EXERCISE DIRECTIONS: Among the records that follow, set down only the lines from the one containing "common name: blue wildebeest" to the one containing "genus: Diceros", both included, exactly.

Source data:
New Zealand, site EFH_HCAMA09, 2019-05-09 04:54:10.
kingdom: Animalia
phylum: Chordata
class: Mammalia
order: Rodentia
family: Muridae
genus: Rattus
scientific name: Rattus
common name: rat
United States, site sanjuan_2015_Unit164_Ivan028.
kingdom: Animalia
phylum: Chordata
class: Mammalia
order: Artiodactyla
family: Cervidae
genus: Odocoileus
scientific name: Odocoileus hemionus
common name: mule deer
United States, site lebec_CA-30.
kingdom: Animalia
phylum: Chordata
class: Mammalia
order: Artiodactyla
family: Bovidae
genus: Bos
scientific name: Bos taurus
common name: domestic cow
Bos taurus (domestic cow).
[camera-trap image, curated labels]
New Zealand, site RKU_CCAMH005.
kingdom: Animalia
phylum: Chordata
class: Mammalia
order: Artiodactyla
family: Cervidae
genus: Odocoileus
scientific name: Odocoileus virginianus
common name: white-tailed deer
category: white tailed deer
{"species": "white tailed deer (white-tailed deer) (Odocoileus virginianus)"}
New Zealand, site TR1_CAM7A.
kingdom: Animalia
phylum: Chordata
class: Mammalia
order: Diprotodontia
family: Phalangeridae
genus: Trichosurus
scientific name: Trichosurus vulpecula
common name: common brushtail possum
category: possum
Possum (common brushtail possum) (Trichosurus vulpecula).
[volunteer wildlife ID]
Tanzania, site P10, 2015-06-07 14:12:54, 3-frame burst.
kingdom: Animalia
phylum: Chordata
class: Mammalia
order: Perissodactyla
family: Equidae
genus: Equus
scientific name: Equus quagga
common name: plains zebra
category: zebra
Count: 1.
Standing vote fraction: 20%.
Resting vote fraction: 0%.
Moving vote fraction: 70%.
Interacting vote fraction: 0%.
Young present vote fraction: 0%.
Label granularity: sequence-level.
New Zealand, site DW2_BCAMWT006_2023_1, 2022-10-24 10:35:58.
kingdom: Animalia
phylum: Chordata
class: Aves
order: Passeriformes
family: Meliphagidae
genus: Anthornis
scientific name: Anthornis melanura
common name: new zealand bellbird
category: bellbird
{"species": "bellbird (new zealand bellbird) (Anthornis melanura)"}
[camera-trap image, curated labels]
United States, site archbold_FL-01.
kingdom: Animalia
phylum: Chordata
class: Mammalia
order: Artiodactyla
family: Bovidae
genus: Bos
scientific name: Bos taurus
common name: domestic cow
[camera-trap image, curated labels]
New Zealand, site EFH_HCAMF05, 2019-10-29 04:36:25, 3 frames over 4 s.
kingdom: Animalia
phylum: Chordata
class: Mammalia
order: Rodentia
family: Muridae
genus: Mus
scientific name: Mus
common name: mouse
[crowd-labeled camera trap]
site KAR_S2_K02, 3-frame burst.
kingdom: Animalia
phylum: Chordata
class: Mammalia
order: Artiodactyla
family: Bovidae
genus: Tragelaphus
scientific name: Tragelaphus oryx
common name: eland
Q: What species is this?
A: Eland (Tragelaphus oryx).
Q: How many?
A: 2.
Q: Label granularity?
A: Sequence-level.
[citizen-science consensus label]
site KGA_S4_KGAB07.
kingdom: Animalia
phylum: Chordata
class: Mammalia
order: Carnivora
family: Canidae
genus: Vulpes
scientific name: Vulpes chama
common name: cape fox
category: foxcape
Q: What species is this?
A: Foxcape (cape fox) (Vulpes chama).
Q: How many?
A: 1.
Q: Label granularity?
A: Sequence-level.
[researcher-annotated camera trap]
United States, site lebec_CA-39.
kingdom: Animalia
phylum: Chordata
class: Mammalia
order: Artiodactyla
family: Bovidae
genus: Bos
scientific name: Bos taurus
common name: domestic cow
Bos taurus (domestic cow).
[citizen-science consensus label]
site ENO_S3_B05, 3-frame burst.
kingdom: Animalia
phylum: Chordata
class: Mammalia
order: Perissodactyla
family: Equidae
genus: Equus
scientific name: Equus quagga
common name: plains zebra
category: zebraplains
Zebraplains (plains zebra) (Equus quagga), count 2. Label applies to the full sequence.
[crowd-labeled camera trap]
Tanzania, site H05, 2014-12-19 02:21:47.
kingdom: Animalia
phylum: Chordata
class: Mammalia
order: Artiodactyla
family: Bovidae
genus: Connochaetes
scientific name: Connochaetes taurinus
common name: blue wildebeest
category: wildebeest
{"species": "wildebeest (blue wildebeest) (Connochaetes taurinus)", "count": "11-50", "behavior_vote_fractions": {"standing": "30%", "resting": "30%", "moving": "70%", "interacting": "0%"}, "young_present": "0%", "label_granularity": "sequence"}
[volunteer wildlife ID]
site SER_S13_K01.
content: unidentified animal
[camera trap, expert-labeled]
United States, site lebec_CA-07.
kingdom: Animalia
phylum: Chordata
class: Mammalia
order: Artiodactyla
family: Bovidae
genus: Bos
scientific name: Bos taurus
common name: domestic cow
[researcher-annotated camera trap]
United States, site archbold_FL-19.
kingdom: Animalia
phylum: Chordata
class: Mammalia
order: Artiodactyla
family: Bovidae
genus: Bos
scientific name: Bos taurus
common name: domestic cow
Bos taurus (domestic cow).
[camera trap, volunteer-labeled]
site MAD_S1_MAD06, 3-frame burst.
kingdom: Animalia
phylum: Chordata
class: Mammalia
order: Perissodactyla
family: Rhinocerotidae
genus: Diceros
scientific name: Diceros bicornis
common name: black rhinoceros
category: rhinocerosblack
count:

RESPONSE:
common name: blue wildebeest
category: wildebeest
{"species": "wildebeest (blue wildebeest) (Connochaetes taurinus)", "count": "11-50", "behavior_vote_fractions": {"standing": "30%", "resting": "30%", "moving": "70%", "interacting": "0%"}, "young_present": "0%", "label_granularity": "sequence"}
[volunteer wildlife ID]
site SER_S13_K01.
content: unidentified animal
[camera trap, expert-labeled]
United States, site lebec_CA-07.
kingdom: Animalia
phylum: Chordata
class: Mammalia
order: Artiodactyla
family: Bovidae
genus: Bos
scientific name: Bos taurus
common name: domestic cow
[researcher-annotated camera trap]
United States, site archbold_FL-19.
kingdom: Animalia
phylum: Chordata
class: Mammalia
order: Artiodactyla
family: Bovidae
genus: Bos
scientific name: Bos taurus
common name: domestic cow
Bos taurus (domestic cow).
[camera trap, volunteer-labeled]
site MAD_S1_MAD06, 3-frame burst.
kingdom: Animalia
phylum: Chordata
class: Mammalia
order: Perissodactyla
family: Rhinocerotidae
genus: Diceros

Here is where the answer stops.